- Task details
A picture should never appear in your copy. Transcribe the listing exactly from its first line through the line with "Bikini gelb / dunkellila / pink / weiß", both ends included.

- Data shown
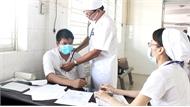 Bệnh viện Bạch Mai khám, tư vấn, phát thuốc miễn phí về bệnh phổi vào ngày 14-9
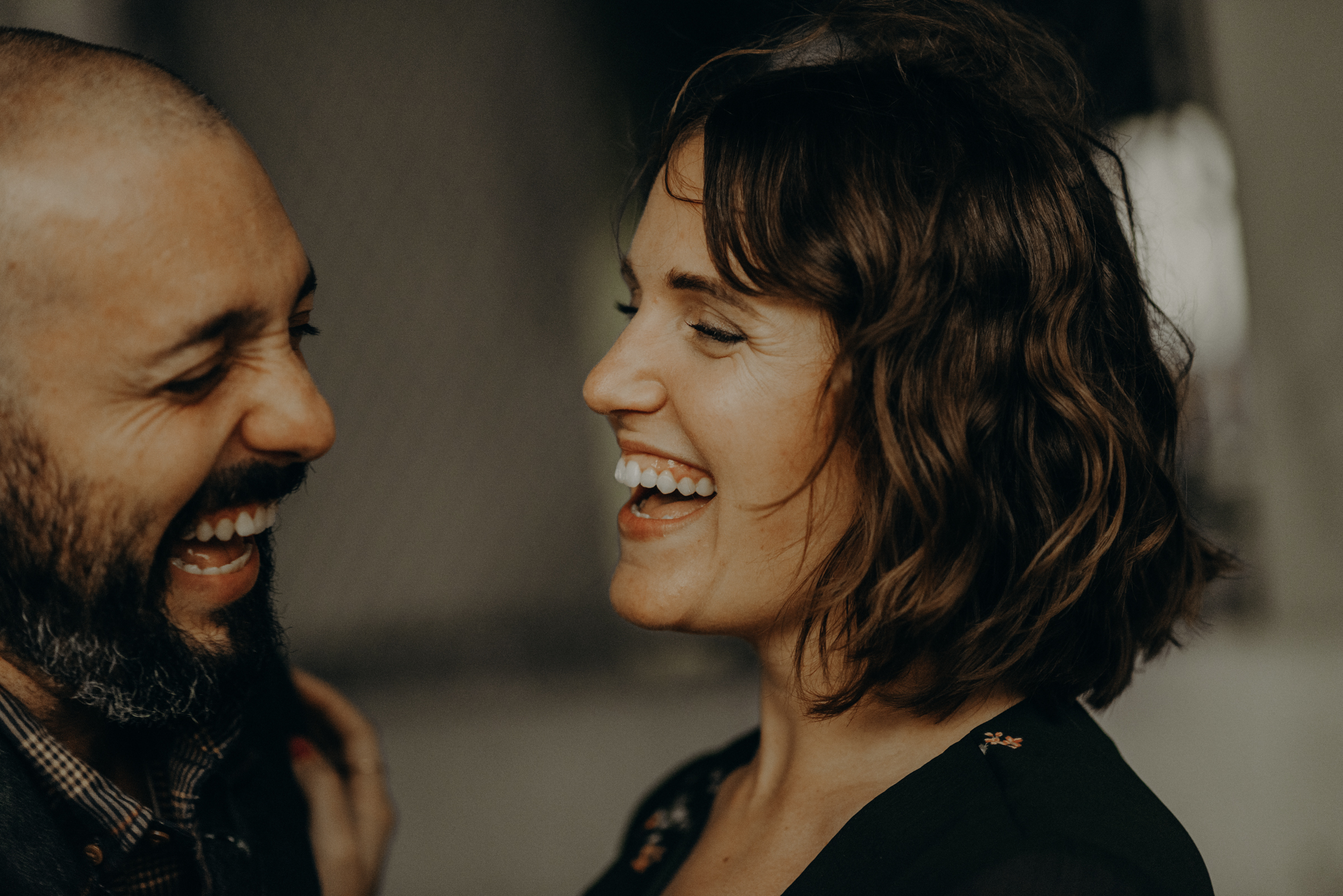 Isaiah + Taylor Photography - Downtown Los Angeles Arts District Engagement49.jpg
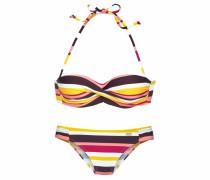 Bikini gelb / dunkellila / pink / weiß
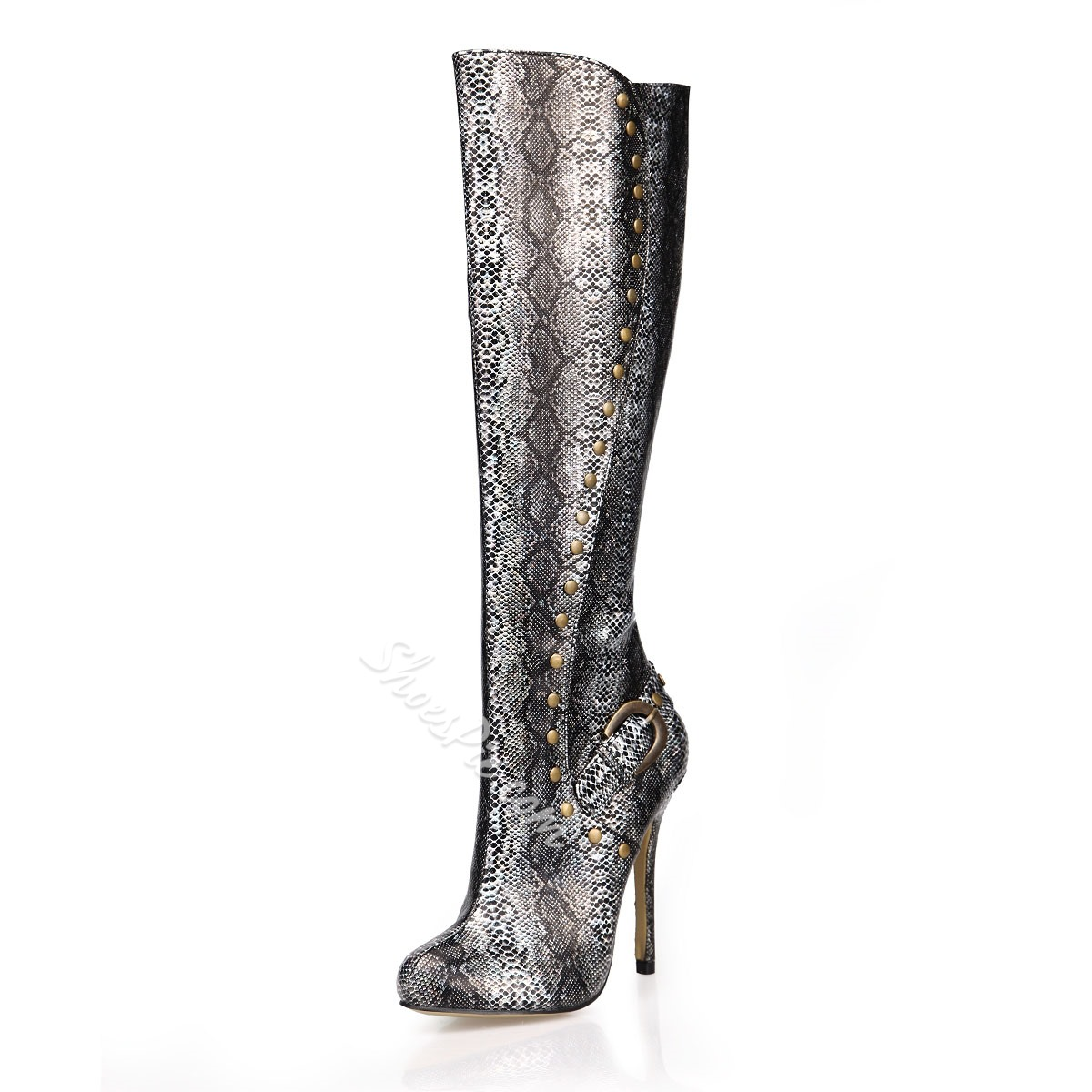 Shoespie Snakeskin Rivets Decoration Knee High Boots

- Response to the exercise
 Bệnh viện Bạch Mai khám, tư vấn, phát thuốc miễn phí về bệnh phổi vào ngày 14-9
 Isaiah + Taylor Photography - Downtown Los Angeles Arts District Engagement49.jpg
 Bikini gelb / dunkellila / pink / weiß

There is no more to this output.